After a memorable display at the Captains Rest back in February, New Yorkers Crystal Stilts returned to Glasgow this evening and the more spacious surrounds of Stereo. But unlike their first appearance where a packed crowd threatened to swamp the stage, tonight the half-full basement venue lacked the intensity of atmosphere that contributed to make that night such a success.
Instead the elevated stage, intermittently poor sound and a far from enthusiastic crowd combined to lessen the impact of what could have been another potent display.
That said there was still much to savour musically during their somewhat insular performance. Played at breakneck speed, The Dazzle and Crystal Stilts were early highlights. The latter saw enigmatic singer Brad Hargett at the peak of his powers, delivering maudlin monotone vocals with deadpan aplomb.
As the set progressed there were moments when the droning nature of some songs, and Hargett’s love of reverb, threatened to blur where one track ended and another began but with The SinKing all the elements of the band’s psychedelic garage rock came together in some style.
Given the fleeting applause that came their way it may not have been the end of tour high they’d hoped for but with audience numbers swelling and the critics by-and-large on side, the follow-up to debut Alight of Night should be eagerly anticipated.

Stereo, Glasgow, July 14 *

Tonight was The Birthday Massacre’s first and with any luck last Scottish show.
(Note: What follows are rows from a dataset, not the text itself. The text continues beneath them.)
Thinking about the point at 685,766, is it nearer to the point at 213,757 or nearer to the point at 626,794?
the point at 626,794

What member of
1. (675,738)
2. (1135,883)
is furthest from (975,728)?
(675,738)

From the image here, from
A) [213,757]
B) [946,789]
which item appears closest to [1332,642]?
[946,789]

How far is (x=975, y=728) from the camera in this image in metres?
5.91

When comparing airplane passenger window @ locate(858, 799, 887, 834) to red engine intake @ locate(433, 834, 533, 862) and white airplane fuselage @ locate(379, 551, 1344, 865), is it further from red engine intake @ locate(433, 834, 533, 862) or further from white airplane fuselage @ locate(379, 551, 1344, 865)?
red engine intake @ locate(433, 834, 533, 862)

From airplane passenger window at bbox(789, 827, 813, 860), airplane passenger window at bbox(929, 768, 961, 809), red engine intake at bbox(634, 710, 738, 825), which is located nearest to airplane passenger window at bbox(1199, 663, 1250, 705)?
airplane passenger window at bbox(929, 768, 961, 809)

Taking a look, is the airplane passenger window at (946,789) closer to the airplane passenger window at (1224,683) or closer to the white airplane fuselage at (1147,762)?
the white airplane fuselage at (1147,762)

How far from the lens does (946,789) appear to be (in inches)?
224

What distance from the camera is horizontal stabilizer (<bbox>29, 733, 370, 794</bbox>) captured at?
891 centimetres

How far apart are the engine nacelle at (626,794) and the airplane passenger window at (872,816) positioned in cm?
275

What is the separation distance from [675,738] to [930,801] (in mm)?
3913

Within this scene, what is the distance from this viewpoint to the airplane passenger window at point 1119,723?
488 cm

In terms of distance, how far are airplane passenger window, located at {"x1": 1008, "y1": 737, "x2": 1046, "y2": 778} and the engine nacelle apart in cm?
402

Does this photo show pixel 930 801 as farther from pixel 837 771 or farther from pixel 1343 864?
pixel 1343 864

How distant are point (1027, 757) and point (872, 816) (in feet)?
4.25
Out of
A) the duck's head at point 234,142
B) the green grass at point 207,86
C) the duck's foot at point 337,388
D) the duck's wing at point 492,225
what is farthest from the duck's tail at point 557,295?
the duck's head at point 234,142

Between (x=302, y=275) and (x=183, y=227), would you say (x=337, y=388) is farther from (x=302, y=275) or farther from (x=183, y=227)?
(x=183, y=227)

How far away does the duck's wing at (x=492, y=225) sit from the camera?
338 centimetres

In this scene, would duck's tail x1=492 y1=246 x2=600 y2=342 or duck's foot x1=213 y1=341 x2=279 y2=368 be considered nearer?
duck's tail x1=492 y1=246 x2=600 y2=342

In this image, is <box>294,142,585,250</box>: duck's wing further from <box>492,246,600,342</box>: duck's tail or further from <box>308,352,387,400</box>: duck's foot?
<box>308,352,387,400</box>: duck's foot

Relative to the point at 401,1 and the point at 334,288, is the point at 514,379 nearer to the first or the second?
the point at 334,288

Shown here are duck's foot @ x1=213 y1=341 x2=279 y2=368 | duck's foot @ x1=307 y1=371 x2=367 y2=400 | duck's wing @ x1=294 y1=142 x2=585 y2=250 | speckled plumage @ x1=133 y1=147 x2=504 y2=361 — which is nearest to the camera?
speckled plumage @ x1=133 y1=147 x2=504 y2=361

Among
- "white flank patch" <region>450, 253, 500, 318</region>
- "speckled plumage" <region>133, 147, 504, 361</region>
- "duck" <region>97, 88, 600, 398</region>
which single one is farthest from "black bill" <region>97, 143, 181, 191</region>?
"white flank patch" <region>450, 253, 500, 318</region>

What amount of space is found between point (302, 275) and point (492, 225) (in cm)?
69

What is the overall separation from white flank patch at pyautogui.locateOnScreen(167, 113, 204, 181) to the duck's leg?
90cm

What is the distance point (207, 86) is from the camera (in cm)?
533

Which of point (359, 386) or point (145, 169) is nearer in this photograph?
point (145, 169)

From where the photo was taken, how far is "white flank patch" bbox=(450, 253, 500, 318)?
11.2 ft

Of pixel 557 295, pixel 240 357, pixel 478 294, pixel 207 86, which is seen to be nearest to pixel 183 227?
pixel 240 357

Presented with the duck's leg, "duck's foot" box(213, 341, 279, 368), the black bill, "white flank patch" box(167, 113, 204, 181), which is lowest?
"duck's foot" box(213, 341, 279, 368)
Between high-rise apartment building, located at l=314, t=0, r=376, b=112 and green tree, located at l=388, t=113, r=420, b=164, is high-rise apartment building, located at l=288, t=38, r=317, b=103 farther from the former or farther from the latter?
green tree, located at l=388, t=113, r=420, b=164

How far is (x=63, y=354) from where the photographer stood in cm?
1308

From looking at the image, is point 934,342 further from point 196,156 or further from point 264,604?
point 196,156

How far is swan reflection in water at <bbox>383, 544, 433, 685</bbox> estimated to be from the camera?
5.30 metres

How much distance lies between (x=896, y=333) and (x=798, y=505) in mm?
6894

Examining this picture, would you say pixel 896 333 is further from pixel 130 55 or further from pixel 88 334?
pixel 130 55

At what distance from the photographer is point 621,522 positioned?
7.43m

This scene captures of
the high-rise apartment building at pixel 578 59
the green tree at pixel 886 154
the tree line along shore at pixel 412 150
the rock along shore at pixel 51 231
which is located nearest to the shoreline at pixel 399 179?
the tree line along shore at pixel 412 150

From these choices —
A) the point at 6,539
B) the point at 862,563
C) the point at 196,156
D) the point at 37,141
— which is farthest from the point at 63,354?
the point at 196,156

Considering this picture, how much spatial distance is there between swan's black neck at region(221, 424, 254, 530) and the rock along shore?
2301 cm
It’s not that the Canadian six-piece weren’t entertaining at times, it’s just that when they did entertain it was for all the wrong reasons.
From the off it was hard not to snigger at the frequent bouts of synchronised pogo-ing, the clichéd posturing and singer Chibi’s laboured presence. Equally it was difficult to stifle the yawns that all too often accompanied songs devoid of ideas.
Add into the equation watery sound and it all became a bit like a school band playing the assembly hall – not that perfect sound would have made much difference. Opener Red Stars epitomised the sextet’s brand of ethereal electro-goth-rock, occasionally menacing but ultimately limp.
Without the hooks capable of backing up their grandstanding tendencies the music became secondary and, consequently, the delivery comedic. It meant any sinister undertones took on cartoon dimensions. Not that that deterred the pocket of diehards who bounced and clapped when prompted.
Video Kid provoked the most shrieks of delight from the small predominately female audience but with the initial mini hysteria and the atmosphere it generated short-lived, it was a minor blip of excitement in an otherwise boring night.

Stereo, Glasgow, January 17 * * * *

Bands preaching the virtues of Glasgow crowds is nothing new. Often these platitudes feel rehearsed and unnatural, but even the most ardent cynic would have found it difficult to stifle a smile every time Strokes drummer Fabrizio Moretti told his Little Joy band mates and the crowd at large, how amazing it was to be here. As it turned out the feeling was very much mutual.
Thanks to the camaraderie of their performance, the strength of their songwriting and the infectious enthusiasm of singer/guitarist Rodrigo Amarante, it really was a night to remember at Stereo.
Full of energy and with a very natural presence guitarist Moretti, Amarante and third member multi-instrumentalist Binki Shapiro clearly enjoyed themselves throughout but especially on the stripped-down, jazz-infused Unattainable, the song ending in a fit of giggles. As the set progressed the three, complete with backing from excellent tour support The Dead Trees, got more and more relaxed, as a result the music flowed with an effortless cool.
Before a rousing and hugely entertaining encore of Paul McCartney’s Eat At Home the band, numbering eight by the end, had trooped off stage to the kind of adulatory response usually saved for hometown heroes – little wonder given the huge joy experienced by players and watchers alike for “final” number Brand New Start.